AS for him moving out of your space without actually smacking him, have you tried smacking your booted foot? So that it makes a surprising noise?
Or smacking your thigh with your palm, good and loud? I am sure he knows you are a pushover now, so you might need to kind of shock him a bit and then create a "new " you who is not quite so nice and intimate and cozy with him.
     
    12-10-2011, 09:50 PM
  #8
Yearling
THR, I totally do understand where you are coming from. I've been there with my now-6 year old. It will get better and until then, it's 2 steps forward and 1 step backward. The good news is that this guy totally trusts you. The bad news is that he's maybe just not quite enough "in awe" of you (as in 'shock and awe'), in terms of respect.

With my guy, I had a lot of trouble with him being in my space. Nothing worked. I couldn't teach him to lunge because I couldn't get him far enough out of my bubble to 'send him'. I sent him to a trainer for his 3 year old training and it took maybe one day for that man to teach him about boundaries. The trainer showed me what he was doing and I was successful in getting him out of my space after that. Today, when he 'forgets' I can point at his chest and he backs up, or in extreme situations, wave my hand in front of his nose. He has felt the toe of my boot in his chest before if he does not move, so he knows I mean it and I don't have to have a whip in my hand. (The end of a lead rope works, too.)

So...I had never worked with a baby before, and I know you've got tons of experience so your case is different. But, just like me, you've got lots of emotion tied up in this colt of yours and you're worried about making sure he turns out right and is a horse that you want to have in your 'family' for the next 30 years. To be pleasant to be around, manners are a must.

Maybe, like me, seeing what someone else can do with him after a manners lesson will give you just the bit of extra training edge that you need with him. In other words, I wish now that I had sent Dallas off for a week or two for the manners and ground work alone. It would have made him much more pleasant to be around for the year or so before we actually sent him to the trainer!

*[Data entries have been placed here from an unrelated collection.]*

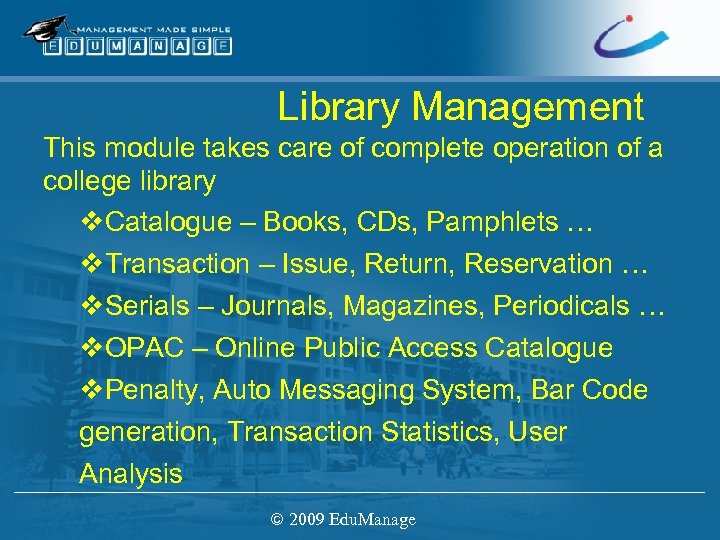 MANAGEMENT MADE SIMPLE
EDUMANAGE

Library Management

This module takes care of complete operation of a college library

❖Catalogue – Books, CDs, Pamphlets …
❖Transaction – Issue, Return, Reservation …
❖Serials – Journals, Magazines, Periodicals …
❖OPAC – Online Public Access Catalogue
❖Penalty, Auto Messaging System, Bar Code generation, Transaction Statistics, User Analysis

© 2009 EduManage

Edited to add: Yes to Tiny's comments!! Said better than I could have!
     
    12-10-2011, 09:54 PM
  #9
Showing
You can do this :)!
     
    12-10-2011, 09:58 PM
  #10
Green Broke
Thanks guys.

He's pretty desensitized to me, the whip, the end of the lead rope, you name it.

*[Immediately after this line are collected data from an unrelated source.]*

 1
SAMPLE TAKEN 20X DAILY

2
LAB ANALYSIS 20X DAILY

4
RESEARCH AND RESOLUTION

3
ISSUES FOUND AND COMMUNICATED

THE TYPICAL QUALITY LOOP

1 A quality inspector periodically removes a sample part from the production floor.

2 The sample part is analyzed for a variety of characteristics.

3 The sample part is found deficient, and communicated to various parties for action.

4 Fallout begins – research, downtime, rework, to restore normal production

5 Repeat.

I had a trainer help me for a few hours last year and he told me basically the same thing- that the horse should move off with a purpose and energy. He told me he would get aggressive if I "picked" on him all the time, and it was better to actually smack him hard with the whip than tap at him. Basically he said don't use the whip unless I needed to, but when I did need to use it, make an impression. He said most of his clients didn't have to carry a whip after a couple of weeks. Here I am almost a year later, still carrying a whip. He doesn't yield space hardly at all without it.

I guess part of the problem is I really don't want to whack him and he knows it. So he sort of half-heartedly obeys but doesn't really take me seriously.

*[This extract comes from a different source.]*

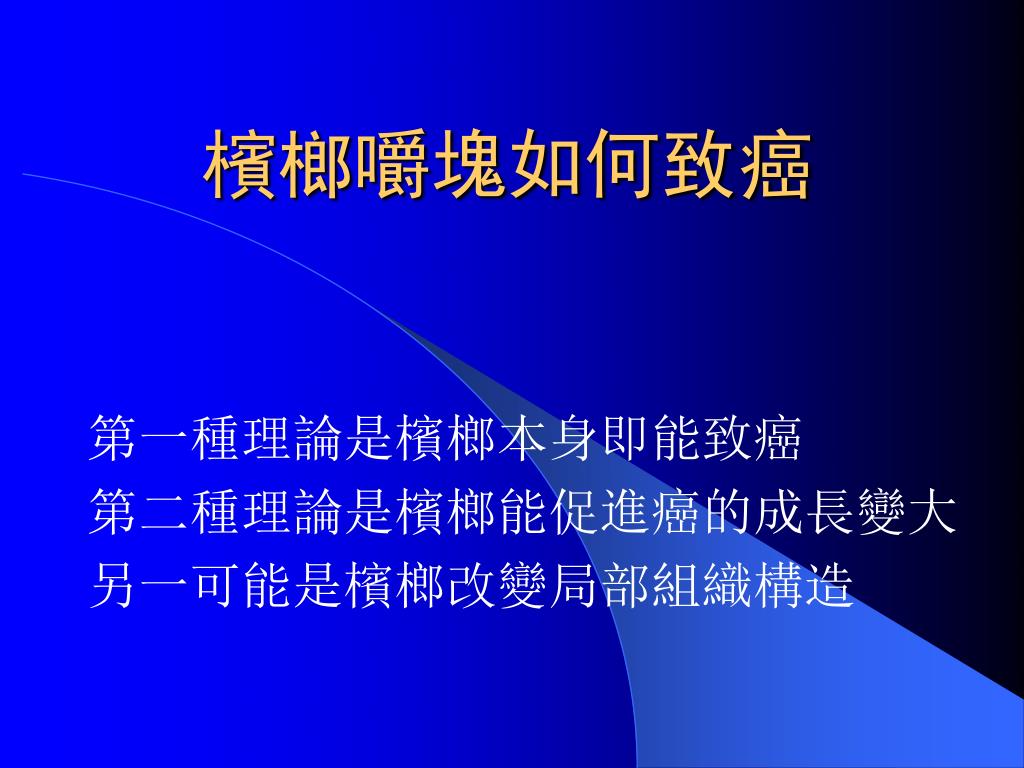 檳榔嚼塊如何致癌

第一種理論是檳榔本身即能致癌
第二種理論是檳榔能促進癌的成長變大
另一可能是檳榔改變局部組織構造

When he DOES take me seriously, like say one time I was lunging him and he kept putting his head down to grab at some grass, I got after him with the whip and then he had a tantrum and bolted and got away from me. Very bad thing for him to get away with, because he's done that a few times now. It's like if I correct his behavior he's liable to have a tantrum and then I am out there working with him for a couple of hours instead of a nice short, sweet session like it should be.

So I don't know. I will just keep at it. Try to be firm (yes, I am a big softy) and try to have a more workmanlike attitude with him. Instead of "I am his mom and he is the love of my life" which is kind of how I feel towards him.

At first I never really could see the problem. Other horse people could. He would march right up and put his head through the fence and they would think it was rude and I would think he is just being friendly. But now I realize even being "friendly" is rude behavior on his part.